Il documentario è davvero ben realizzato, ripercorre l’intera vicenda tramite immagini di repertorio e testimonianze dirette, con interviste ai protagonisti dell’epoca. Mario Tuti è il vero colpo della produzione, perché rilascia una stupenda testimonianza e ripercorre quei tempi, senza dimostrare alcun pentimento, ragionando con la freddezza glaciale che l’ha sempre contraddistinto. Tra gli intervistati ricordiamo il giornalista Stefano Tamburini, che seguiva la vicenda per conto de Il Tirreno, sempre pronto a stampare un’edizione straordinaria nel caso le cose avessero subito una qualsiasi evoluzione.
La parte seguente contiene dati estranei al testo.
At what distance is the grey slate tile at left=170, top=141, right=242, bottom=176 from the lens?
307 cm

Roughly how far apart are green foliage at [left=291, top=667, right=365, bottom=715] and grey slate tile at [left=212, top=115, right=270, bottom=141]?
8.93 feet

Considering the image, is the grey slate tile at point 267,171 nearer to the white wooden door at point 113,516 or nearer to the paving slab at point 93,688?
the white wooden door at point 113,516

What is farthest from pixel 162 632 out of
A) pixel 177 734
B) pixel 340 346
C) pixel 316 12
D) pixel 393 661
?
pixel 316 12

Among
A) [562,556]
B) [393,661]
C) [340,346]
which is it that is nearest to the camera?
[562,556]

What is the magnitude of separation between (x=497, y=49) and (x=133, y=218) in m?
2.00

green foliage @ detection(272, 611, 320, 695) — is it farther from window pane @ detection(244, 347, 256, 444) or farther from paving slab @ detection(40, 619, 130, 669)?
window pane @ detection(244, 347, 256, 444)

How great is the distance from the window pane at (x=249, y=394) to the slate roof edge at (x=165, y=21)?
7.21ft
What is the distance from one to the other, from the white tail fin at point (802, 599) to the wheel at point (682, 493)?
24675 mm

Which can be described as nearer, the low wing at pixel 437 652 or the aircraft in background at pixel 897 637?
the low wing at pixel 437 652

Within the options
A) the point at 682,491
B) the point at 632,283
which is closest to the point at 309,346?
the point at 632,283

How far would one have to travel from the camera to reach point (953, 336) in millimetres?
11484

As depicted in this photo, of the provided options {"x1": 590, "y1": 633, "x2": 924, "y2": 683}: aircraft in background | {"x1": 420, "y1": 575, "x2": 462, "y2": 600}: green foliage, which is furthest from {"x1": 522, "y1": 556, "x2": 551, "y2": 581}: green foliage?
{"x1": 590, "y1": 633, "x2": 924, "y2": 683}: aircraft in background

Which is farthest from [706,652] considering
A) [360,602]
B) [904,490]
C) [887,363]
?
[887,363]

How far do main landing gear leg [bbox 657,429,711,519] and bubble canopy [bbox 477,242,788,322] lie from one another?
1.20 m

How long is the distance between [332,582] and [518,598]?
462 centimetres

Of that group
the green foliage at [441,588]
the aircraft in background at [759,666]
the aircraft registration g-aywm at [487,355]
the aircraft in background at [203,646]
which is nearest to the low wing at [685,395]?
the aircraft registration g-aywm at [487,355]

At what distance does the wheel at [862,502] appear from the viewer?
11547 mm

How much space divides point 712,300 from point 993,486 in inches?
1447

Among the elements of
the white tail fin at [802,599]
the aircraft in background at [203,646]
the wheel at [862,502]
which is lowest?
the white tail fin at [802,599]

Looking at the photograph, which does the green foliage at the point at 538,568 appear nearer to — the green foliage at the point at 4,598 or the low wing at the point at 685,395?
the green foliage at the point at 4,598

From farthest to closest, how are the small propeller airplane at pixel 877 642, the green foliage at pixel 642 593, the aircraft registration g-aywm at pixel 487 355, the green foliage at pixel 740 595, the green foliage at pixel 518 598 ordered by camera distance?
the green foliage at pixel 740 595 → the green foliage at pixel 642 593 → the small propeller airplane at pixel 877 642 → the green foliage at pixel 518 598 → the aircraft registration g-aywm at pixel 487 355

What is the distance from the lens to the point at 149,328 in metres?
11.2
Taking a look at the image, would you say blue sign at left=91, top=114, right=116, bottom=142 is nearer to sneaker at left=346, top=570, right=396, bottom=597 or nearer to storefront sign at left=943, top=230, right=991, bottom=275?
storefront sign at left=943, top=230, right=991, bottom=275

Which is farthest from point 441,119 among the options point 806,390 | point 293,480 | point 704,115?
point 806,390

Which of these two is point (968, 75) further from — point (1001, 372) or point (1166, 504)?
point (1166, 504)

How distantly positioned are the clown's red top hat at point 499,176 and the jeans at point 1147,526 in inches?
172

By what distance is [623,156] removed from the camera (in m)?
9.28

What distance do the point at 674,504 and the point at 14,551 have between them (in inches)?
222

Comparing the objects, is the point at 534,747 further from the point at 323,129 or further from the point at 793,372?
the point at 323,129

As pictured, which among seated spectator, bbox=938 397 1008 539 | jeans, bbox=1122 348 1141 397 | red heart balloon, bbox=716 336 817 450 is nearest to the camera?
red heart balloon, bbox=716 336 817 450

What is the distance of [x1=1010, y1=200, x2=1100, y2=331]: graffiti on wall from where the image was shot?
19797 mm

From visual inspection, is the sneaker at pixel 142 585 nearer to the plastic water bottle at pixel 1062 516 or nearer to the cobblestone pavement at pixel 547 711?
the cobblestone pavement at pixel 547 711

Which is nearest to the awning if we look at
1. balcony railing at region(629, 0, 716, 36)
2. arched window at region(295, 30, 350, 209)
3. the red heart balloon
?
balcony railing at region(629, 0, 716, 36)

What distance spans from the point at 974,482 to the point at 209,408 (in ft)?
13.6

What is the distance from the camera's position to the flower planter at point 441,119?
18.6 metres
Ricorda Tamburini che, insieme ad altri due colleghi inviati a Porto Azzurro, a turno passavano la notte senza dormire per essere pronti a ogni evenienza. Tra gli errori più eclatanti cita l’aver coinvolto la madre di Tuti con una dichiarazione rivolta al figlio, nel tentativo (inutile) di impietosire il criminale. Rivediamo molte prime pagine del Tirreno tratte dalla collezione del tempo, con i titoli che facevano capire al lettore la palpabile situazione di suspense. Altri protagonisti del film sono l’educatore Zottola, il direttore Giordano (finalmente riabilitato), il giornalista Rai Di Giannantonio, il magistrato Antonietta Fiorillo, il secondino Buono, il comandante Mario Palazzo, il sindaco di Porto Azzurro Papi, l’educatrice Rossella Giazzi.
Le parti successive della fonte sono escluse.